Graphical abstract

Source: © IBM

RXN can now plan a retrosynthesis from the molecule a scientist wants to make on the left to the starting materials on the right using an enzyme. This route avoids traditional solvents, catalysts and oxidants shown in the bottom right

For the first time researchers have integrated enzymes into retrosynthetic chemical reaction planning using machine learning. Using data from four public biochemical reaction databases the team from IBM Research Europe in Switzerland taught its RXN for Chemistry tool both to predict reaction outcomes and plan chemical syntheses using enzymes.

This relatively small dataset of over 60,000 reactions enabled RXN to correctly predict the product from a given enzyme-mediated reaction on its first attempt nearly half the time. It could also plan out a potentially green retrosynthetic route using enzymes that would make a desired target chemical nearly 40% of the time. It was even able to correct some errors in the original datasets.

The key advance is proving that machine learning-driven reaction planning can extend to enzymes, says IBM Research Europe’s Daniel Probst. ‘To show that this actually works, even with this limited dataset, is the central point,’ he stresses.

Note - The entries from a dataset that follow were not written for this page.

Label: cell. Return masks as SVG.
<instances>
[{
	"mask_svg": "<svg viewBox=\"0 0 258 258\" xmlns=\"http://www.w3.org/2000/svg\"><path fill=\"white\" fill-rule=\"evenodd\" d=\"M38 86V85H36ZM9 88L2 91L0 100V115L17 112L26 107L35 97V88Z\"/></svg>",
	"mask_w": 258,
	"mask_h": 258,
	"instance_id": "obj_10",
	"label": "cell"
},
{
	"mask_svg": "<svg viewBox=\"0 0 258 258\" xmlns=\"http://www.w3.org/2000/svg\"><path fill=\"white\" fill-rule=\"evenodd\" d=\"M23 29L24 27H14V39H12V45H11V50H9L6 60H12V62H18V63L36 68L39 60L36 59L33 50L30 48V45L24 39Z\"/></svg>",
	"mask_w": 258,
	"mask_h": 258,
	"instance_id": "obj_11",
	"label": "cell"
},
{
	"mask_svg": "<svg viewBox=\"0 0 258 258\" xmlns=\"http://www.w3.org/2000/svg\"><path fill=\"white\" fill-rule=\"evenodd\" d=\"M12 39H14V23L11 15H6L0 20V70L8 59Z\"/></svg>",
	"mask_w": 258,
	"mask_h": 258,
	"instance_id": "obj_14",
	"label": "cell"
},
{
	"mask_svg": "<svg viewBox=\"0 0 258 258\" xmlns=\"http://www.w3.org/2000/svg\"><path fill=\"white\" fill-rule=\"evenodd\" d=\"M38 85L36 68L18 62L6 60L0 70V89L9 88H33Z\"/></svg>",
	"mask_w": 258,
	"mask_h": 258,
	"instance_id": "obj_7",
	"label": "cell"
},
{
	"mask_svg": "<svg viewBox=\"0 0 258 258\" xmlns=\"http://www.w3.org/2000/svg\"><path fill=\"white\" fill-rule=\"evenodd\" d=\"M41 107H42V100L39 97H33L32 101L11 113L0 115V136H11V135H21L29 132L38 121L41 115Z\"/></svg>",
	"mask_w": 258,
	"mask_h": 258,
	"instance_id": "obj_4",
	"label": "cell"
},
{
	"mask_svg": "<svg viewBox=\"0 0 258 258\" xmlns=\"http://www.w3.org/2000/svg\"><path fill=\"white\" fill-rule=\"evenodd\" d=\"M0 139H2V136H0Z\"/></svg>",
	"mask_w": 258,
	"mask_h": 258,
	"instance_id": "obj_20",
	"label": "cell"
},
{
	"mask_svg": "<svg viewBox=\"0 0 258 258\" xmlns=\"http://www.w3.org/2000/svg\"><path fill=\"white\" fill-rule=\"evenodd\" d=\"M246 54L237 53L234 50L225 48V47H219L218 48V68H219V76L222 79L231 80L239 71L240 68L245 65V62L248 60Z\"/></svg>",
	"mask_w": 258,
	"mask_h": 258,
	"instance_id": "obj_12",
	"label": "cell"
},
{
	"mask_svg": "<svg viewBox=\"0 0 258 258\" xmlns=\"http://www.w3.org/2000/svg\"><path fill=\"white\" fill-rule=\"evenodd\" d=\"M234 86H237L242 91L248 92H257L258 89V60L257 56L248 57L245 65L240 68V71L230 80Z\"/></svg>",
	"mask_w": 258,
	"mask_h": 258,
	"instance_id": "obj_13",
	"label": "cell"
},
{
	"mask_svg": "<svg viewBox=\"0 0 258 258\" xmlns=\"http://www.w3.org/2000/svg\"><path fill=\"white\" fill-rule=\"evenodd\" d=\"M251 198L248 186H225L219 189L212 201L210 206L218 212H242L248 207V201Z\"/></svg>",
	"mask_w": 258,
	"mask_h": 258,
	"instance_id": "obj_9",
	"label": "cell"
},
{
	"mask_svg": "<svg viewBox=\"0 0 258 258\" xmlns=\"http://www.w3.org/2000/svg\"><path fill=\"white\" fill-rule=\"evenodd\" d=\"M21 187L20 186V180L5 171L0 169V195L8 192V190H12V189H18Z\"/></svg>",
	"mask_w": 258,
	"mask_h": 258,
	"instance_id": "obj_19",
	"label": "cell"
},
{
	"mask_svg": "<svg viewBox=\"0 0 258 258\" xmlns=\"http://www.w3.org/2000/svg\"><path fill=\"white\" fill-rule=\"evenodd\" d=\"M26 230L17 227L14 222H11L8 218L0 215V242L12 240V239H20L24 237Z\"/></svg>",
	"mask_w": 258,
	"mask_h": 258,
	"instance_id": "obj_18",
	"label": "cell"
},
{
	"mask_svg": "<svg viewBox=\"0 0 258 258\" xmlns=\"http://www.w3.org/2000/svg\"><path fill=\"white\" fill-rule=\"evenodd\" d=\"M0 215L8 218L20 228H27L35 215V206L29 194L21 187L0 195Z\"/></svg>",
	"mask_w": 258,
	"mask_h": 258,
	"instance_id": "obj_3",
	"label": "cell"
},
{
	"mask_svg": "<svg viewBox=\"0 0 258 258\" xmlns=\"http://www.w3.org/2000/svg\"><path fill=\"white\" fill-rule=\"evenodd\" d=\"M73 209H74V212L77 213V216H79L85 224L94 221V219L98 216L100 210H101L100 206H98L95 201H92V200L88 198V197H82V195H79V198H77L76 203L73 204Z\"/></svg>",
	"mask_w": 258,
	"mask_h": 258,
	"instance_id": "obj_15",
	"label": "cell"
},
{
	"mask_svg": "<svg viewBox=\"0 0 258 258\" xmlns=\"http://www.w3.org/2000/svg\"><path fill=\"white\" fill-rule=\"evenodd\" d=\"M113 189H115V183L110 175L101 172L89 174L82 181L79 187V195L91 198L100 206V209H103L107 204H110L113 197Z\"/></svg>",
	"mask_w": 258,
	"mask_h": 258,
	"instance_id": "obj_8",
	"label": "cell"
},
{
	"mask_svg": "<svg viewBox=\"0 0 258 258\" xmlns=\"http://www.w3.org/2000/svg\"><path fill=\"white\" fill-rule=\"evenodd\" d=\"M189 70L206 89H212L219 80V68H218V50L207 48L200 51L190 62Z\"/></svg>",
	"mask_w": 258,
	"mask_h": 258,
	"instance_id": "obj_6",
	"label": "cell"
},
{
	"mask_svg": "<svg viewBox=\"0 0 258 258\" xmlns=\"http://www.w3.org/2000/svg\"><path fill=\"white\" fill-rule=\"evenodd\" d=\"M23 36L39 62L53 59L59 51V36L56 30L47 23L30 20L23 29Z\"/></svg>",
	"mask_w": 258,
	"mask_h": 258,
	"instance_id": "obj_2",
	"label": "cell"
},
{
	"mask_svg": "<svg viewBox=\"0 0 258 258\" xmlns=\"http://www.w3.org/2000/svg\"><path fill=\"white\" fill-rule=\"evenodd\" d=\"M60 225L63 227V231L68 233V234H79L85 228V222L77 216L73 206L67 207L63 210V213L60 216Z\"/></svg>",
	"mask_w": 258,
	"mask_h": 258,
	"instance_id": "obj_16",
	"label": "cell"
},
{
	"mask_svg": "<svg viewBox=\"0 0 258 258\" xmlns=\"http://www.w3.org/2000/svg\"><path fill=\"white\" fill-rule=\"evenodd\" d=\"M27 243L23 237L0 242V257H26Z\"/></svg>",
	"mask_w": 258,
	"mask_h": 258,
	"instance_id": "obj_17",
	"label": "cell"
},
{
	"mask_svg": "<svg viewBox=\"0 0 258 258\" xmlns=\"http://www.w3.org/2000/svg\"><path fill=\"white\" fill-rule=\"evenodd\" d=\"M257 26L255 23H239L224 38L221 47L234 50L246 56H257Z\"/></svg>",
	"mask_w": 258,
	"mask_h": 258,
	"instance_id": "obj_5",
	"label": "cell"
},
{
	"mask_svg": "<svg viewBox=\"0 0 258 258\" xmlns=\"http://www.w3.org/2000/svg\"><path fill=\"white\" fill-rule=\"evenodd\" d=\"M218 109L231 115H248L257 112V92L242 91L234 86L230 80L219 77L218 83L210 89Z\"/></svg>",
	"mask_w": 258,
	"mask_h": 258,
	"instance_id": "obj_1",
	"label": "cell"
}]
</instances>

Probst and his colleagues are seeking to make the chemical industry cleaner and more sustainable. Biochemical processes might be able to clean up traditional chemical processes that use toxic solvents, high temperatures and pressures, and produce lots of waste. Many companies already adopt enzymatic catalysis for faster, cleaner reactions, but available approaches are not yet as versatile as synthetic organic chemistry.

 The RXN system uses IBM’s Molecular Transformer platform to predict the outcomes of reactions input by users. The program’s reaction planner can also suggest routes to desired molecules. Molecular Transformer uses natural language processing techniques also found in applications like automatic translation and voice assistants.

Extended chemical vocabulary

IBM Research Europe researchers adapted this artificial intelligence (AI) approach to extract reaction rules from chemistry patent data, so that Molecular Transformer ‘speaks chemistry’. ‘It learned how molecules look and interact,’ explained Probst, specifically learning to process a notation for chemical structure called Smiles.

Last year, IBM worked with the University of Bern to extend its vocabulary to enzymatic reactions. That approach trained neural networks with a text description of the enzymes, rather than its exact molecular structure. It could only predict reaction outcomes, not plan routes retrosynthetically.

Until recently, there was no automated way to plan enzymatic reactions. In 2021, however, William Finnigan and colleagues at the University of Manchester unveiled RetroBioCat. In the initial paper describing it, RetroBioCat included 99 hand-coded reactions. Defining each reaction rule manually might take a day, Probst estimates, but applying machine learning is faster. Initially adapting IBM Research Europe’s tool to enzymes took two to three months, says Probst, but then the data-driven method can scale up without defining new rules manually. ‘The question is whether it can find the same rules from the same data humans can,’ he adds.

Finnigan calls learning directly from databases rather than entering rules ‘very exciting’. Yet he knows of no good databases for using enzymes to make chemicals synthetically. ‘I believe the IBM tool is trained on several databases which have more of a focus on the function of enzymes in metabolism,’ Finnigan tells Chemistry World. As RetroBioCat focuses more directly on enzymatic synthesis the two approaches are complementary, Finnigan says. ‘At the end of the day, these tools should be seeking to augment a scientist’s abilities by posing new ideas and suggestions.’

IBM Research Europe is now working on understanding which aspects of the Smiles data the RXN model uses most to make its decisions. This may enable Probst and his colleagues to work out what rules form its biochemical knowledge, something that is hard to know when using machine learning – something often known as the ‘black box’ problem.